No one would grudge the regiment their leisure considering what was to come. On August 8, 1918, the Lord Strathcona’s Horse was part of what would be a tremendous 9-day effort to push the German Forces east: away from the key railway junctions at Amiens. From 4:20 AM onwards, the regiment was monitoring the advance of infantry and tank brigades, and following behind to clear areas of remaining opposing forces as advances were made. Eventually, rather than wait for the slower advancing tanks and risk being caught in the crossfire, leadership decided to advance without the tanks and run ahead at a gallop. This resulted in a significant amount of prisoners taken and equipment captured. General Ludendorff would refer to this first day of the Battle of Amiens as “the black day of the German army.” Though there were many successes that day, there were also several casualties, one of whom was Walter Francis Bester who had received a gun shot wound to his right calf and a large shrapnel wound to his left buttock.
German prisoners are escorted by Canadian cavalrymen near Amiens. Library and Archives Canada Photo.
Frank was evacuated to Britain: first to the 4th Southern General Hospital in Plymouth on August 11, 1918, then transferred on Aug 22 to the Canadian Convalescent Hospital, Bear Wood, Wokingham, Berkshire where he recovered until discharged on October 4. At this point he was posted to the Canadian Reserve Cavalry Regiment in Shorncliffe where he stayed until the end of the war. On December 4, 1918 he was sent to Kinmel Park where he embarked for Canada on December 10. He was discharged January 23, 1919 in Winnipeg, where his wounds were assessed as well-healed, with no impairment or disability. He was 20 years old.

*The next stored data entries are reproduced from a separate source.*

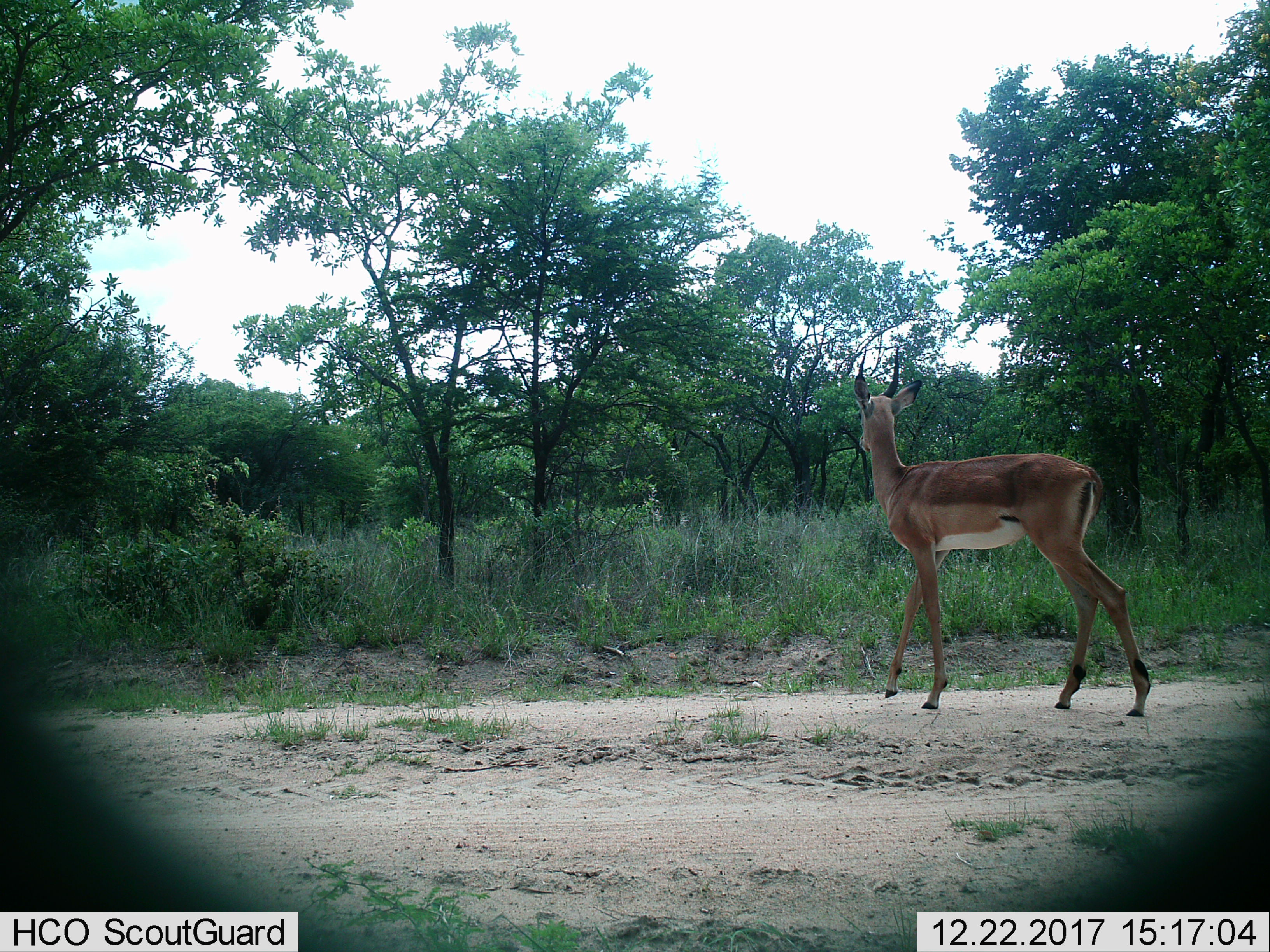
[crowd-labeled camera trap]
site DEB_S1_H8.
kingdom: Animalia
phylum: Chordata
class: Mammalia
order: Artiodactyla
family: Bovidae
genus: Aepyceros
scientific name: Aepyceros melampus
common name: impala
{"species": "impala (Aepyceros melampus)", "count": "1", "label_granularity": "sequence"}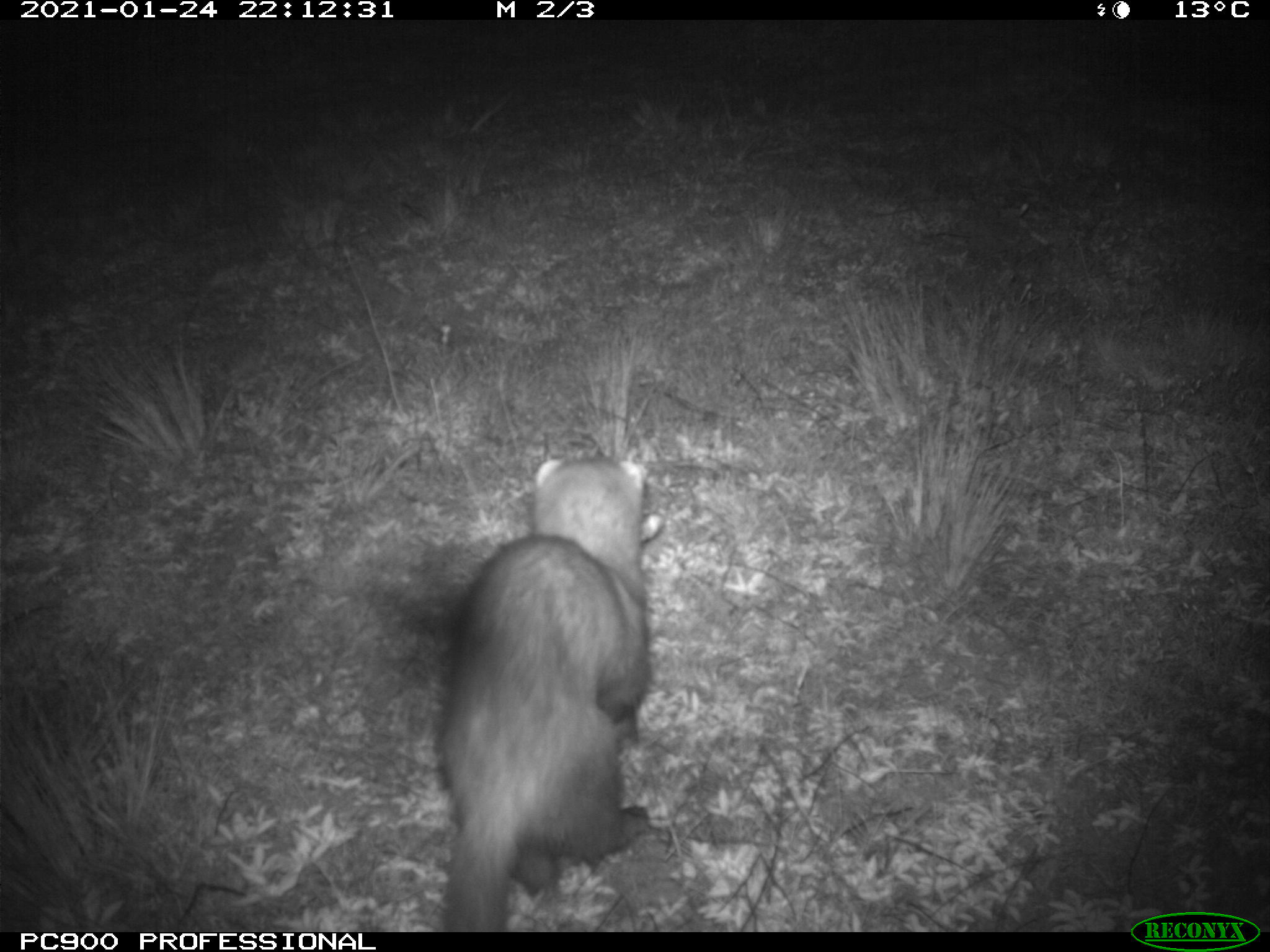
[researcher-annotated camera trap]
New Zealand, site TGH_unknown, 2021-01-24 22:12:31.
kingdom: Animalia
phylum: Chordata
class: Mammalia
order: Carnivora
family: Mustelidae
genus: Mustela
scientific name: Mustela furo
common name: ferret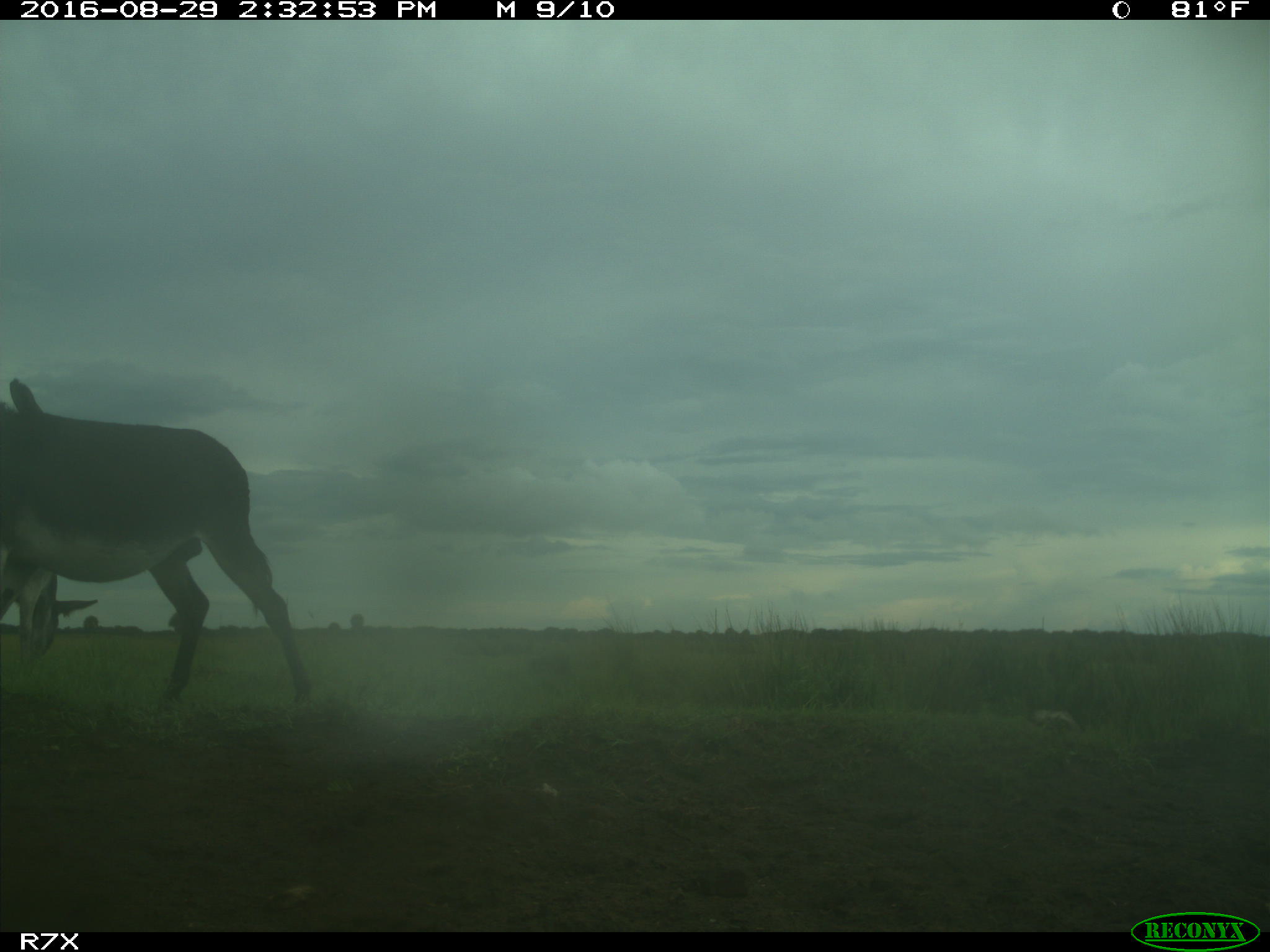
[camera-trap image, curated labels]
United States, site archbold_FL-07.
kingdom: Animalia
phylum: Chordata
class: Mammalia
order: Perissodactyla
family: Equidae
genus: Equus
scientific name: Equus africanus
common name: african wild ass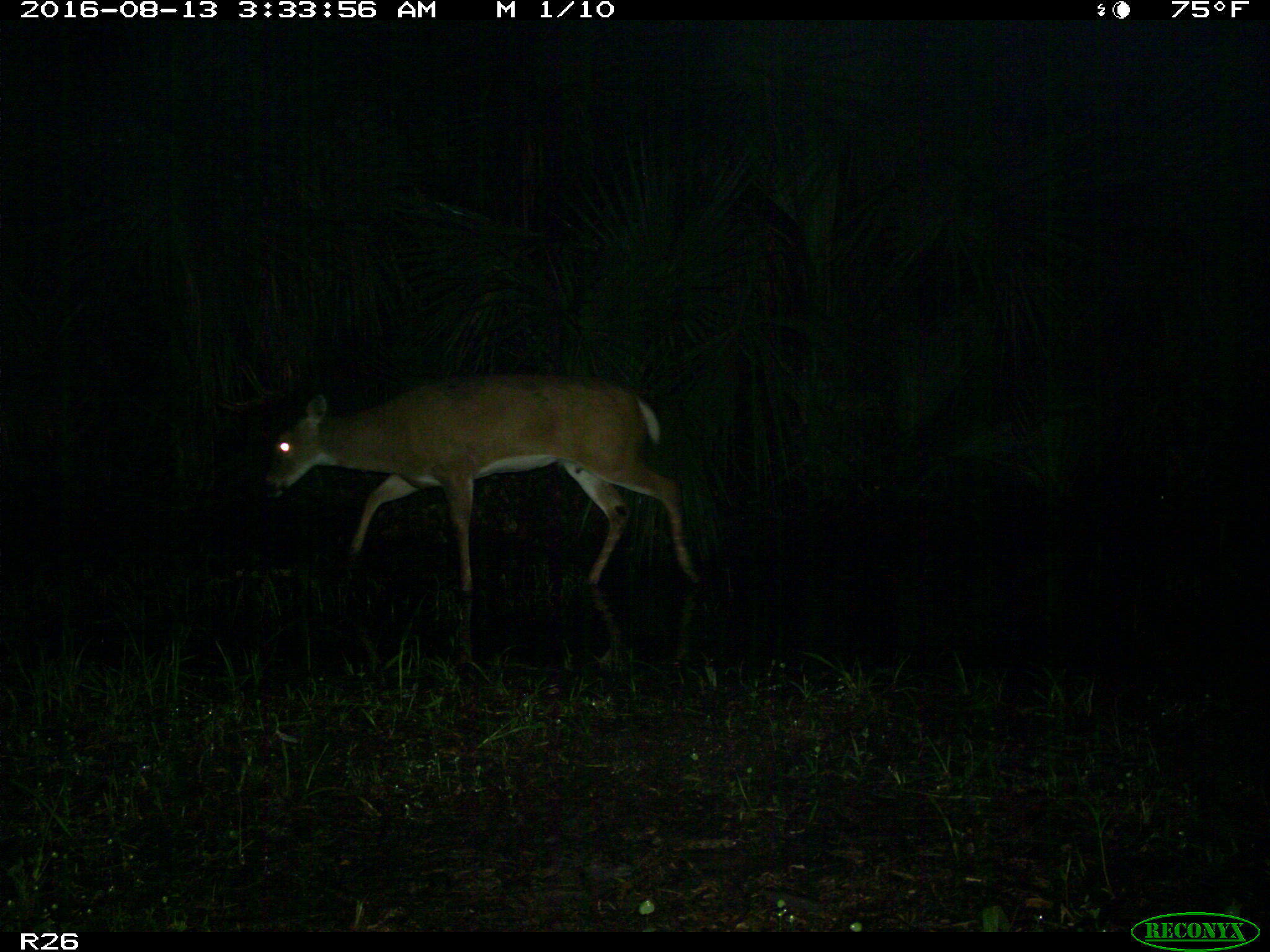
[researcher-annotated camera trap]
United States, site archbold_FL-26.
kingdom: Animalia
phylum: Chordata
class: Mammalia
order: Artiodactyla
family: Cervidae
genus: Odocoileus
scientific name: Odocoileus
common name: deer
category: unidentified deer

Later that same year, Frank married Nellie Alice Hollingsworth who he must have met while stationed in England. She arrived in Canada on July 2, 1919 with the words “to be married” stamped on the passenger manifest beside her name. Frank and Nellie were married on July 29. In the 1921 Canadian census, Frank is listed as a farmer living just outside Winnipeg with his wife, his 1-year old daughter Joyce, his mother, and his maternal grandmother. Although his mother is not listed as a widow, I could find no trace of Walter Beaumont Bester in the Canadian census from that year. As it seems that Alice passed away in England, it is possible that he had returned there as well.
Frank and Nellie had one more daughter, Jaqueline, in 1922. In 1937, Frank, Nellie, and Jaqueline moved back to Britain, with Joyce following in 1939 all indicating that they would be residing in Essex. Jaqueline eventually returned to Canada to live, while Frank and Nellie both lived out the rest of their lives in England. Nellie passed away in 1954 at the age of 58, and Frank in 1964 at the age of 65.